─── Passage

Thursday, May 30, 2019

Lewisburg Baccalaureate Remarks

I had the privilege of delivering the keynote address at Lewisburg Area High School's Baccalaureate. A few people asked me to share those remarks.


Advice from a person a little older than most of your parents sounds out of touch, but ever since I finished high school, I have spent my life surrounded by people who have recently finished high school, first as one of them, and since, as a teacher, advisor, and an administrator.

Each of us has a limited number of opportunities to reassert or reinvent ourselves, and you are approaching one of them. Whether you are going to college, pursuing technical training, or entering the workforce, you are about to make a community leap.

Most of you have been together for years, and you don’t need to close the door on your current community of friends, but each of you is about to encounter a new cohort of friends, classmates, mentors, and neighbors who don’t know you. They don’t remember the great things you have done, and, more importantly, they don’t remember the embarrassing things you have done. You have a fresh start, use it wisely.

Always be yourself, but I encourage you to spend the next few weeks thinking about any moments in your life you wish you could do over or would emphatically do again, and let them help inform how you enter the next chapter in your life.

You are entering a pivotal time in your life in which you will encounter a much greater level of independence and personal responsibility. It is a sobering realization to find yourself solely in your life’s driver’s seat, but you have many willing, sometimes too willing, co-pilots. Be comforted by their support, but remember that it is your course to steer.

──────

What is asked:
List every kind of person the baccalaureate remarks say graduates are about to meet in their new cohort.

─── Provided material

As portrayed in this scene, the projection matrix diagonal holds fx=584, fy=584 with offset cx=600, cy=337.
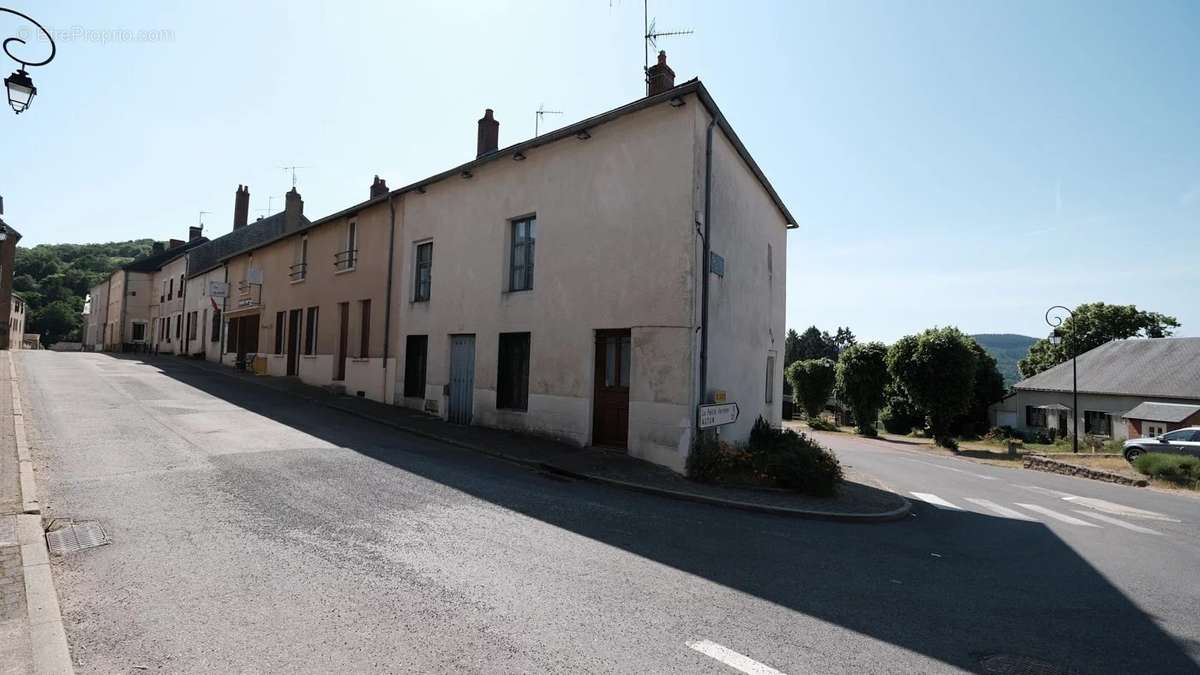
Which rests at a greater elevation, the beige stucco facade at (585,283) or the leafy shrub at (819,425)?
the beige stucco facade at (585,283)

──────

Task result:
Friends, classmates, mentors, and neighbors.